GIVEN TEXT>
......

However, I still wonder ref the benefits of increased radiation vs increased insulation as an air cooled engine when in use, in most situations, is very seldom at a steady state, accelerating and decelerating all the time with heat build up rising and falling. I such cases I can still visualise the added insulation causing an average increase in latent heat?

When I had my motor built, the builder (same guy who built that fast SBR racing Commando a few years ago) recommended HPC for the barrels. So had that done.

Brooking 850 also has his Maney repro exhausts HPC coated,

Such coatings are very good indeed. But you gotta be careful with what you ask for…

The coatings applied to exhaust pipes are designed to insulate! The coatings on engine parts need to be designed to dissipate.

Make sure the person applying the stuff knows what’s what !!

hi all,
I’m extremely dubious that adding a layer of paint of any colour would increase cooling.
as the vast majority of cooling occurs from the physical contact of the air flow, I suspect that applying paint is just puting an extra layer between your motor and the air that cools it. Even when stationary I believe the majority of the cooling occurs through convection. To prove the point, deny your engine airflow and see how long it takes to reduce it to a molten lump of metal.

......

TASK DIRECTIONS>
In the thread on engine coatings, what are the coatings applied to exhaust pipes designed to do?

INFORMATION SUPPLIED>
......

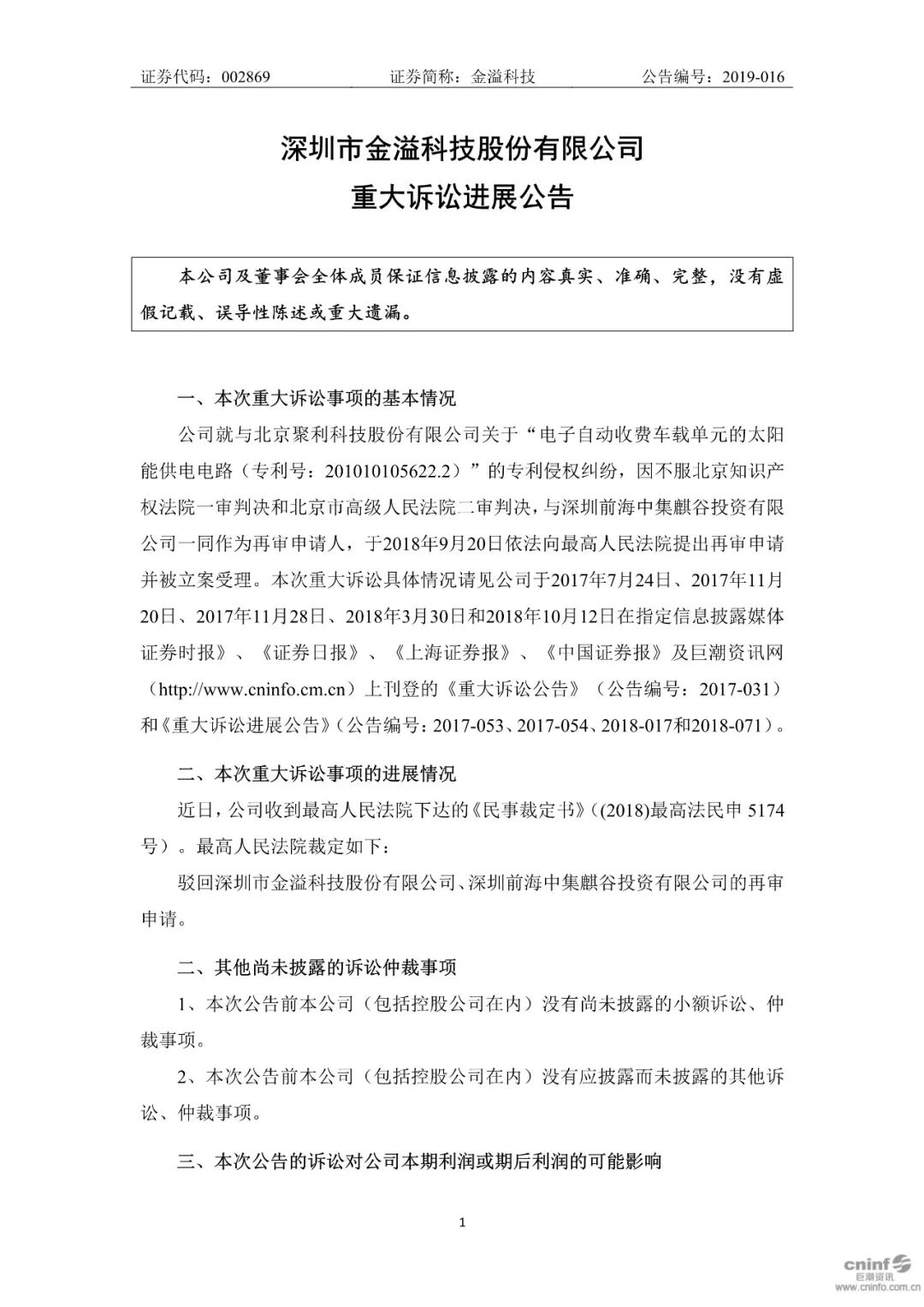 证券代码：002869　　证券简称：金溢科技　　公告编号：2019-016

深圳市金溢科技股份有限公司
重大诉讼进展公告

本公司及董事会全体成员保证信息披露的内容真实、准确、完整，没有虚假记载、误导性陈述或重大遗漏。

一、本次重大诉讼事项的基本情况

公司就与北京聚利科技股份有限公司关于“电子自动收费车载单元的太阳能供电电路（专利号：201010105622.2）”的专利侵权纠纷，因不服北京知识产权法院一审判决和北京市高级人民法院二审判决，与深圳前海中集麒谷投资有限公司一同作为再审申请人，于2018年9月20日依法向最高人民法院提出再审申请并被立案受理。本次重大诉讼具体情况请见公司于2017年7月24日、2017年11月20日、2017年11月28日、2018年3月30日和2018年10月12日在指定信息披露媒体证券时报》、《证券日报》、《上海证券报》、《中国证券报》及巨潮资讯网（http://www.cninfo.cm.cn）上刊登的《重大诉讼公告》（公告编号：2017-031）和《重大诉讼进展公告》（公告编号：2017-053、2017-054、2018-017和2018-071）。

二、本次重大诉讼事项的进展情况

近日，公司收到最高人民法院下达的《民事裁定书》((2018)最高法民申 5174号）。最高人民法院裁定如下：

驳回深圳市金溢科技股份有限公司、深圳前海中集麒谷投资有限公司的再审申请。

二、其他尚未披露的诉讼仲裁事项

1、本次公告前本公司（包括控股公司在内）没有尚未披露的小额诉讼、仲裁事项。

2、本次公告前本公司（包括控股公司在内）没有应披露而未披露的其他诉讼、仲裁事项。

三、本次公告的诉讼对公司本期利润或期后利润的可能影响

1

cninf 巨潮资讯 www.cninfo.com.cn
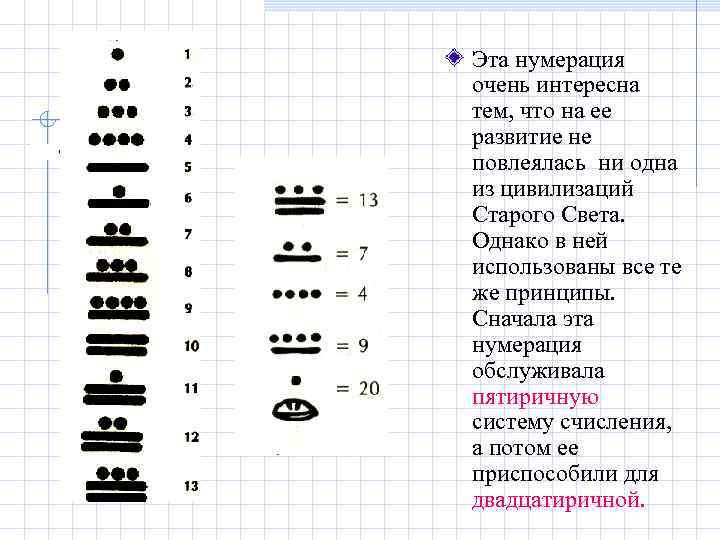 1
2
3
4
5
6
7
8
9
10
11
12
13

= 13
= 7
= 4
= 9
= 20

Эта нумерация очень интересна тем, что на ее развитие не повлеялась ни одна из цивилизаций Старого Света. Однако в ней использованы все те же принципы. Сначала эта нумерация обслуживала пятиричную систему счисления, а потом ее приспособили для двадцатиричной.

......

SOLUTION TO THIS EXERCISE>
They are designed to insulate.